* BEGIN EXCERPT TO READ *

But, first of all, I would like to say a word about the museum. Museum of Old and New Art is a creation of Tasmanian millionaire David Walsh. David is a mathematician and a philosopher, a little insane, like all geniuses. He invested 300 millions, he made gambling, in the museum. The museum is situated on a picturesque island, with a territory of 5 hectares, it is surrounded by vineyards, and there are a hotel and a vinery nearby. All buildings, including the museum building, are quaint. The museum itself is a multilevel construction, inbuilt in rocks, with an elevator, but without windows. Here Walsh gathered the biggest in Southern hemisphere private collection of contemporary art. Amongst others, there are the most scandal artists in the world. Like Belgian neo-conceptualist Wim Delvoye, who created Cloaca Professional – a facility imitating digestion process inside human body with its outcome (it is exhibited in one of rooms of MONA); or an Englishman Chris Ofili, whose works contain lacquered droppings of elephants (his “Holy Virgin Mary” picture was subject of court examination between Mayor of New York Giuliani and Brooklyn museum). During last two years MONA has become one of the main places of visit for tourists coming to Tasmania, even if they aren’t that interested in art.

 

 

No wonder that Marina Abramovic’s Private Archaeology is held there. It is a retrospective exhibition, an exhibition-resume. Curators Nicole Durling and Olivier Varenne suggest to look at Marina’s art during last 40 years, to understand how she came to the central ideology uniting her works, to something what the artist calls nonmaterial art. There one may find the whole spectrum of her works – photos, videos, installations, performances, beginning from 1970s, her private belongings and things that are sacred to her. It was the first time I saw some of the exhibits. It is possible to experience here famous from many of her projects practices.

 

After Sydney and Hobart I am convinced to say that what was done by Marina Abramovic, as a performer, in fact, becomes a basis for other artists-performers in their work in the future. She paved the way, not only for people from the art sphere. David Walsh said in a foreword to the exhibition: “Marina Abramovic seems to operate for all of us. Her sins, her excesses, her minimalist, egocentric actions define the boundaries of what it is to be human”.

* END EXCERPT TO READ *
* BEGIN ENTRIES SHOWN *

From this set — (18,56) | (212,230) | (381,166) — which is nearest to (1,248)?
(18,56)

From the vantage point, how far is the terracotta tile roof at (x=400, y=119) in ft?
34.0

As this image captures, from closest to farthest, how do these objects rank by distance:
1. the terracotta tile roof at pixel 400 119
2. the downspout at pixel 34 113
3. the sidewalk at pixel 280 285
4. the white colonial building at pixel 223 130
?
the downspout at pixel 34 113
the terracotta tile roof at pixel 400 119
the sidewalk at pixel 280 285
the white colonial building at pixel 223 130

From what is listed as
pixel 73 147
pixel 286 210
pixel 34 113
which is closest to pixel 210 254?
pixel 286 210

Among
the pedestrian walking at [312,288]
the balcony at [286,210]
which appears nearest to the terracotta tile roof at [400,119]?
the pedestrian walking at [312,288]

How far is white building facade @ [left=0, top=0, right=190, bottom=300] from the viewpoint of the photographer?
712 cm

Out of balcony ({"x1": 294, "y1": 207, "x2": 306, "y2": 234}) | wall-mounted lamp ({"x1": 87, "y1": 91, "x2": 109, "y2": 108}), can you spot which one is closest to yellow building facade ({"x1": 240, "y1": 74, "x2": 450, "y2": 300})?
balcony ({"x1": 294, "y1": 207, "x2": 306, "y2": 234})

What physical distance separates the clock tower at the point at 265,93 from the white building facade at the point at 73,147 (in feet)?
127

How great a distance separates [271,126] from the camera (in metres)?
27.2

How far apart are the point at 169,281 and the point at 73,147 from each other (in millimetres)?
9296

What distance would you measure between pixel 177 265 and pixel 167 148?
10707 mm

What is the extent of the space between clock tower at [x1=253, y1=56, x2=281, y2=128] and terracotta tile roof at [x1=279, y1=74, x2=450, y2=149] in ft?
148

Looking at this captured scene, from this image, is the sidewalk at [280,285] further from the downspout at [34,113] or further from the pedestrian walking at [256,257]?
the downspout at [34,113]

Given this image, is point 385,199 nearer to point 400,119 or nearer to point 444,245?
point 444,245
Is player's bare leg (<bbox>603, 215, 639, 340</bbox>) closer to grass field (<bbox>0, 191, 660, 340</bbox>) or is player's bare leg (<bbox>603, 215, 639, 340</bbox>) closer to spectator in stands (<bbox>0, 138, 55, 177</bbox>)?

* END ENTRIES SHOWN *

*WRITTEN EXERCISE A:*
Say whether each statement below agrees with the MONA passage. Answer yes or no, and quote the deciding words.
(i) The museum building has no windows.
(ii) The museum's island territory covers 5 hectares.
(iii) David Walsh curated Private Archaeology.
*WRITTEN EXERCISE B:*
Answer these questions from the MONA passage.
(i) What nationality is Wim Delvoye?
(ii) Over how many years of Marina's art does the exhibition invite a look?
(iii) Who wrote the foreword to the exhibition?
*WRITTEN EXERCISE C:* Reproduce word for word the part of the MONA passage starting at "No wonder that" and ending at "her projects practices.".

*FULL ANSWER A:*
(i) Yes: "with an elevator, but without windows"
(ii) Yes: "with a territory of 5 hectares"
(iii) No: "Curators Nicole Durling and Olivier Varenne"

*FULL ANSWER B:*
(i) Belgian
(ii) 40 years
(iii) David Walsh

*FULL ANSWER C:*
No wonder that Marina Abramovic’s Private Archaeology is held there. It is a retrospective exhibition, an exhibition-resume. Curators Nicole Durling and Olivier Varenne suggest to look at Marina’s art during last 40 years, to understand how she came to the central ideology uniting her works, to something what the artist calls nonmaterial art. There one may find the whole spectrum of her works – photos, videos, installations, performances, beginning from 1970s, her private belongings and things that are sacred to her. It was the first time I saw some of the exhibits. It is possible to experience here famous from many of her projects practices.